Panzura’s innovative use of metadata and snapshots for file system updates, combined with unique caching and pinning capabilities in the Panzura nodes—virtualized edge appliances deployed either locally or in the cloud—allows you to view data and interact through an enterprise-wide file system that is continually updated in real time. Support for extended file system access control lists (ACLs) empowers administrators to set file access and management policies on a per user basis.

Global Namespace

The Panzura global namespace is an in-band file system fabric that integrates multiple physical file systems into a single space and is mounted locally on each node. The entire global namespace has the root label of the distributed cloud file system.

As an example, the following 2 global namespace paths point to the same directory (\projects\team20) and are visible from both nodes as well as locally on nodes cc1-ln (London) and cc1-ny (New York).

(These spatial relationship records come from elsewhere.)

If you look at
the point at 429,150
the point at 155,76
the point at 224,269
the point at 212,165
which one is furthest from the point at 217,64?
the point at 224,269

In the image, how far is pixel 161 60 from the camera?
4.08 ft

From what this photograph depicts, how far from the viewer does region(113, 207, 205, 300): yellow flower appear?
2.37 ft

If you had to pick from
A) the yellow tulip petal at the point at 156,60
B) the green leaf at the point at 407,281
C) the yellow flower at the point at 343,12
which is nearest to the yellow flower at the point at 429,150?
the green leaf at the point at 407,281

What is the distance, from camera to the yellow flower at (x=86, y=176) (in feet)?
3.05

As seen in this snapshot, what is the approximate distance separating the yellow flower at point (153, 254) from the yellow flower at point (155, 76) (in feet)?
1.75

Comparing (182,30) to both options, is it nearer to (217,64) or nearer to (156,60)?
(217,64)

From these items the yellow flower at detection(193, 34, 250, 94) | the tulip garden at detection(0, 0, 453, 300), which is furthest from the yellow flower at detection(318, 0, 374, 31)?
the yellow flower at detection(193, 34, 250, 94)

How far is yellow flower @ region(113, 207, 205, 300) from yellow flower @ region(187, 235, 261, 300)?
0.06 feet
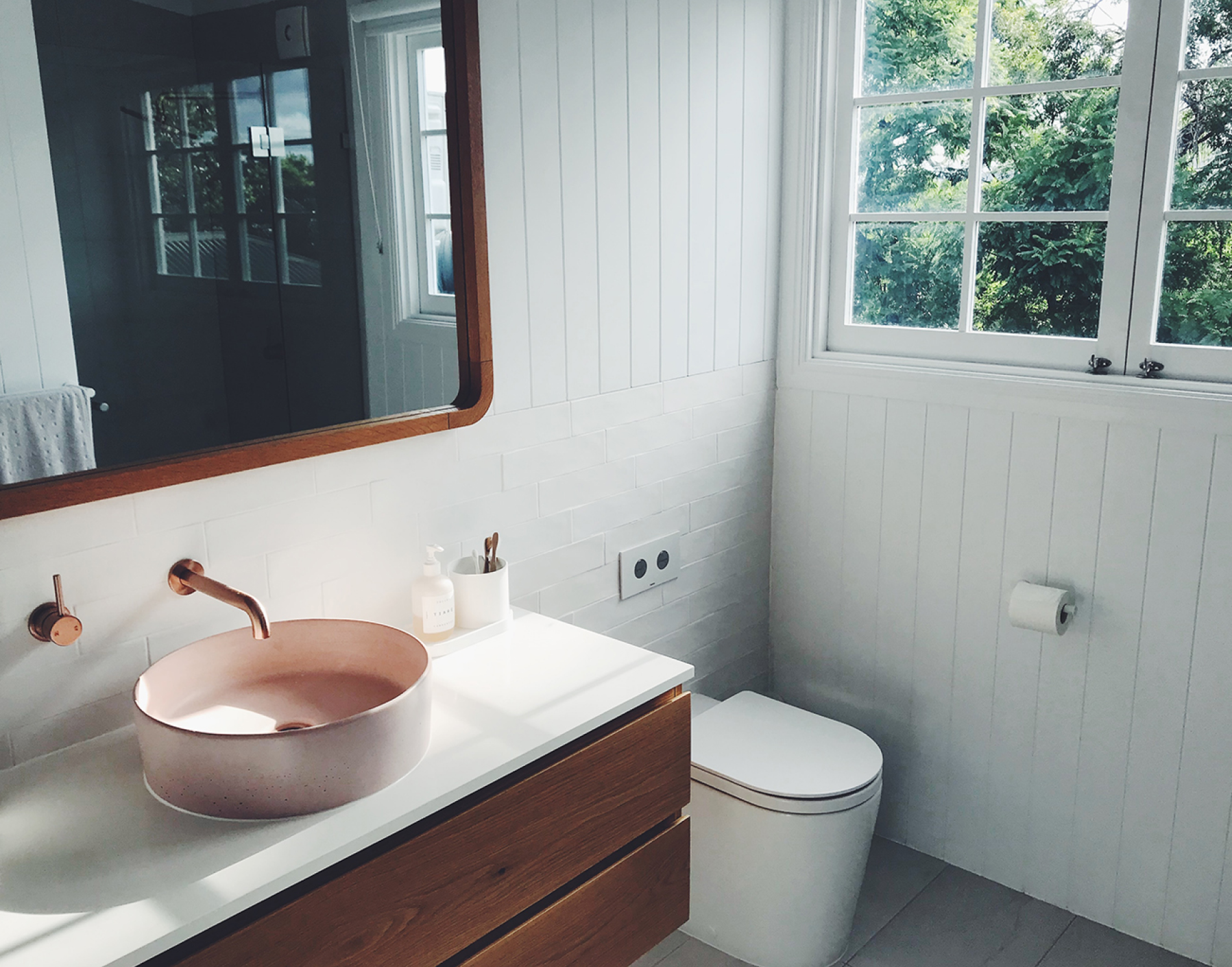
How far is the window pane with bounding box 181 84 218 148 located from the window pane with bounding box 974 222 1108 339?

CloudFS is designed to ensure immediate data integrity across all sites within the file system, regardless of the number of sites and how far apart they are. This requires adherence to two fundamental principles:
  1. That only one user can edit the same file – or, where applications support byte-range or element locking, the same part of a file – at any time. If another user attempts to open a file, or access part of a file that is locked for editing, they will be notified that the file is locked, or be unable to edit the file element.
  2. That whenever a user opens a file with read-write access, they will see the most recent saved edits made to that file, regardless of how recently those changes were made, and the location of the user who made them.

To achieve this, Panzura decouples data from metadata, and integrates the global namespace into the metadata.

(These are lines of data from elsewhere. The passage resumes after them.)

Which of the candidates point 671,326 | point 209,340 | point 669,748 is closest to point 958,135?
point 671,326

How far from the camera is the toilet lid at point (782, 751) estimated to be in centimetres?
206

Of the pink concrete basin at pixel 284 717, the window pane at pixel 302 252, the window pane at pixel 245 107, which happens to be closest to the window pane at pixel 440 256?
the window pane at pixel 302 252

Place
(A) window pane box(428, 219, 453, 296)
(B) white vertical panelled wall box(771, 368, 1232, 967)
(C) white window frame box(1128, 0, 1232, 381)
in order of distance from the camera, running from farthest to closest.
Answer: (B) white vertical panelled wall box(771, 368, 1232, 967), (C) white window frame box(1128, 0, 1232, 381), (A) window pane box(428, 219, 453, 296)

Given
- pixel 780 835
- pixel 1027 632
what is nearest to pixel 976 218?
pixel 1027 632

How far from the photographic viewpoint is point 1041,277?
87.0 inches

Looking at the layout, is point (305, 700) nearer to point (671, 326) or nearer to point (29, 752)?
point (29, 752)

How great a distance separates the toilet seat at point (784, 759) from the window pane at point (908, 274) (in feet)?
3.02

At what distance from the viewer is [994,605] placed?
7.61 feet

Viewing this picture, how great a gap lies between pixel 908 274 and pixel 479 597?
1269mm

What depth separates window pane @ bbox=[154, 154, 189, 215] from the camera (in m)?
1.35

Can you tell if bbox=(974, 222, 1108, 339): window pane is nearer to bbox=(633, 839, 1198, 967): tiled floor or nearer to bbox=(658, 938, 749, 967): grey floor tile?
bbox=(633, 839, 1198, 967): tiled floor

Metadata is stored centrally in the cloud for durability in addition to being fully cached locally for enhanced performance. All nodes in a single namespace or CloudFS synchronize metadata updates simultaneously every 60 seconds in a hub (cloud) and spoke (node) configuration. This is further complemented by a peer to peer (mesh) synchronization event that occurs in real-time when lock dynamically moves from one node to another through the distributed global file locking.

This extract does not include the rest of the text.